■ TASK STATEMENT: Quote, verbatim, all material below, without pictures.

** start **

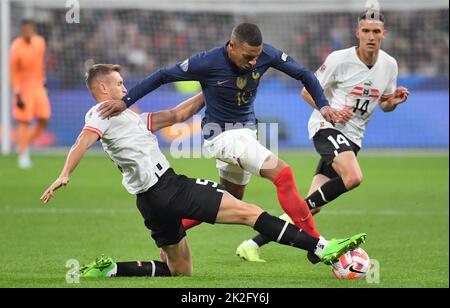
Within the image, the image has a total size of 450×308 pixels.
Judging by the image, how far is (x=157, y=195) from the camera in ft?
24.2

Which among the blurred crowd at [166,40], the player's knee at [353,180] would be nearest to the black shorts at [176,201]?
the player's knee at [353,180]

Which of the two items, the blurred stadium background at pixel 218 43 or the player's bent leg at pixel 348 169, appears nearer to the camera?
the player's bent leg at pixel 348 169

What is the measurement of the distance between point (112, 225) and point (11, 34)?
1210 centimetres

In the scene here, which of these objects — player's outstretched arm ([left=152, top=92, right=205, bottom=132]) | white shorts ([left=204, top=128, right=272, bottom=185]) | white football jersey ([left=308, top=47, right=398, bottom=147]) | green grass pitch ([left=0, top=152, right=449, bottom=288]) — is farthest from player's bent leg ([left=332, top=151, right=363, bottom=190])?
player's outstretched arm ([left=152, top=92, right=205, bottom=132])

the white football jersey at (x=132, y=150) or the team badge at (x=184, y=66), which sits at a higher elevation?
the team badge at (x=184, y=66)

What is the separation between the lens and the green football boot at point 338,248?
7.13m

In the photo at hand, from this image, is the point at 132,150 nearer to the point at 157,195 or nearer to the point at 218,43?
the point at 157,195

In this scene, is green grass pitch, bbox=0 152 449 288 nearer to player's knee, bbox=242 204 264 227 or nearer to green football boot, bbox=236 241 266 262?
green football boot, bbox=236 241 266 262

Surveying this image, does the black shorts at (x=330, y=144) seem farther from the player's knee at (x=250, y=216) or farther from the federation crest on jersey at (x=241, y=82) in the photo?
the player's knee at (x=250, y=216)

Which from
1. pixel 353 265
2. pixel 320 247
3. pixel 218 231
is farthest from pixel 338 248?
pixel 218 231

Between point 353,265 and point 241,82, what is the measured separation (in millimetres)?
1873

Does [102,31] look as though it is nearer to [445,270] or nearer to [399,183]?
[399,183]

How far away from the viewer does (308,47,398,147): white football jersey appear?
31.8 ft

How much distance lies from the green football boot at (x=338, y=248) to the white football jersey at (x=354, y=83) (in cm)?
262
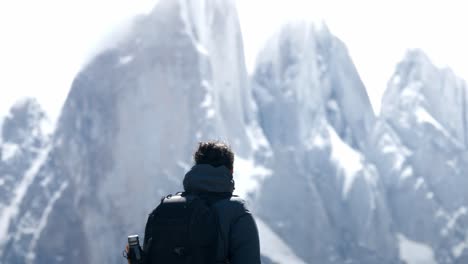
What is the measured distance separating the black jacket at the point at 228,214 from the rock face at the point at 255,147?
42.7 metres

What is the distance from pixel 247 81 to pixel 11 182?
2058cm

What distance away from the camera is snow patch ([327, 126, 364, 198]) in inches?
2309

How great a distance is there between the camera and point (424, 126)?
217 feet

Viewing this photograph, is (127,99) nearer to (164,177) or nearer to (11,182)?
(164,177)

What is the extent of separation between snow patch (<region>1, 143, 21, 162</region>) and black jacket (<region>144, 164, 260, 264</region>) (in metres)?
44.8

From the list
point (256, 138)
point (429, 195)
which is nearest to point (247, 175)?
point (256, 138)

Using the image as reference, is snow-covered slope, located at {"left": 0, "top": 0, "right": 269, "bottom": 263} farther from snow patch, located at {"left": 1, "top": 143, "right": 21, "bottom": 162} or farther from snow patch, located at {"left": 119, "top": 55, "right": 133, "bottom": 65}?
snow patch, located at {"left": 1, "top": 143, "right": 21, "bottom": 162}

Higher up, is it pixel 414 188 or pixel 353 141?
pixel 353 141

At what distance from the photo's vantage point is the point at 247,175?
54.4 meters

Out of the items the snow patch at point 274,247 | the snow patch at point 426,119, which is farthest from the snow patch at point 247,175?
the snow patch at point 426,119

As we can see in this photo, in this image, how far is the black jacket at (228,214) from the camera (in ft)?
13.8

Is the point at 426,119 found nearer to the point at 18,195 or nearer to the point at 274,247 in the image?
the point at 274,247

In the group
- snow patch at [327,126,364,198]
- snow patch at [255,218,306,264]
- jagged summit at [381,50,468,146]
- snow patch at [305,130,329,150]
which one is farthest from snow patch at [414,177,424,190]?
snow patch at [255,218,306,264]

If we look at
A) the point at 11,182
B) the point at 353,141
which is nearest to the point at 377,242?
the point at 353,141
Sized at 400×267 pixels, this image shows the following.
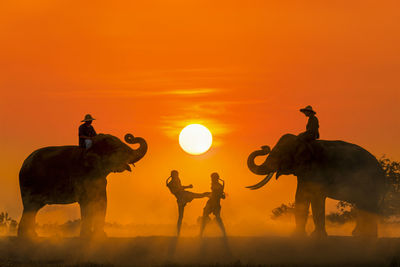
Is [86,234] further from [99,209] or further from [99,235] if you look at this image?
[99,209]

** end **

■ SOLUTION TO THIS PROBLEM:
Within the image, the image has a total size of 450×308 pixels.
Judging by the image, how far is (x=157, y=195) from the camera in ft?
24.2

Which among the blurred crowd at [166,40], the player's knee at [353,180] would be nearest to the black shorts at [176,201]?
the player's knee at [353,180]

Which of the two items, the blurred stadium background at pixel 218 43 or the player's bent leg at pixel 348 169, appears nearer to the camera?
the player's bent leg at pixel 348 169

What is the measurement of the distance between point (112, 225) and point (11, 34)?
1210 centimetres

In the scene here, which of these objects — player's outstretched arm ([left=152, top=92, right=205, bottom=132]) | white shorts ([left=204, top=128, right=272, bottom=185]) | white football jersey ([left=308, top=47, right=398, bottom=147]) | green grass pitch ([left=0, top=152, right=449, bottom=288]) — is farthest from player's bent leg ([left=332, top=151, right=363, bottom=190])?
player's outstretched arm ([left=152, top=92, right=205, bottom=132])

the white football jersey at (x=132, y=150) or the team badge at (x=184, y=66), which sits at a higher elevation?
the team badge at (x=184, y=66)

What is the separation between the lens and the green football boot at point 338,248?
7.13m

In the photo at hand, from this image, is the point at 132,150 nearer to the point at 157,195 or nearer to the point at 218,43?
the point at 157,195

In this scene, is green grass pitch, bbox=0 152 449 288 nearer to player's knee, bbox=242 204 264 227 or nearer to green football boot, bbox=236 241 266 262?
green football boot, bbox=236 241 266 262

Surveying this image, does the black shorts at (x=330, y=144) seem farther from the player's knee at (x=250, y=216) or farther from the federation crest on jersey at (x=241, y=82) in the photo?
the player's knee at (x=250, y=216)

Which from
1. pixel 353 265
2. pixel 320 247
3. pixel 218 231
is farthest from pixel 338 248?
pixel 218 231

Between point 353,265 and point 241,82, what is the measured separation (in millimetres)?
1873

Does [102,31] look as though it is nearer to [445,270] or nearer to [399,183]?
[399,183]

How far away from the viewer does (308,47,398,147): white football jersey appear?
31.8 ft

How much distance lies from the green football boot at (x=338, y=248) to the white football jersey at (x=354, y=83) (in cm)?
262
What is the measured distance separating the black jacket at the point at 228,214 from the rock face at the point at 255,147?
42.7 metres

What is the distance from pixel 247 81 to pixel 11 182?
2058cm

What distance away from the camera is snow patch ([327, 126, 364, 198]) in inches?
2309

How great a distance is there between the camera and point (424, 126)?
217 feet

Viewing this photograph, is (127,99) nearer to (164,177) or nearer to (11,182)?
(164,177)

What is the extent of separation between snow patch (<region>1, 143, 21, 162</region>) and black jacket (<region>144, 164, 260, 264</region>) (in metres)?
44.8

From the list
point (256, 138)
point (429, 195)
which is nearest to point (247, 175)?
point (256, 138)

Using the image as reference, is snow-covered slope, located at {"left": 0, "top": 0, "right": 269, "bottom": 263} farther from snow patch, located at {"left": 1, "top": 143, "right": 21, "bottom": 162} or farther from snow patch, located at {"left": 119, "top": 55, "right": 133, "bottom": 65}?
snow patch, located at {"left": 1, "top": 143, "right": 21, "bottom": 162}

Higher up, is it pixel 414 188 or pixel 353 141?
pixel 353 141

At what distance from the photo's vantage point is the point at 247,175?
54.4 meters

Out of the items the snow patch at point 274,247 | the snow patch at point 426,119, which is farthest from the snow patch at point 247,175?
the snow patch at point 426,119

As we can see in this photo, in this image, how far is the black jacket at (228,214) from the camera (in ft)?
13.8

Is the point at 426,119 found nearer to the point at 18,195 or nearer to the point at 274,247 in the image?
the point at 274,247

In the group
- snow patch at [327,126,364,198]
- snow patch at [255,218,306,264]
- jagged summit at [381,50,468,146]
- snow patch at [305,130,329,150]
which one is farthest from snow patch at [414,177,424,190]?
snow patch at [255,218,306,264]

If we look at
A) the point at 11,182
B) the point at 353,141
which is nearest to the point at 377,242?
the point at 353,141
Sized at 400×267 pixels, this image shows the following.
Is [86,234] further from [99,209] or further from [99,235] if you look at this image?
[99,209]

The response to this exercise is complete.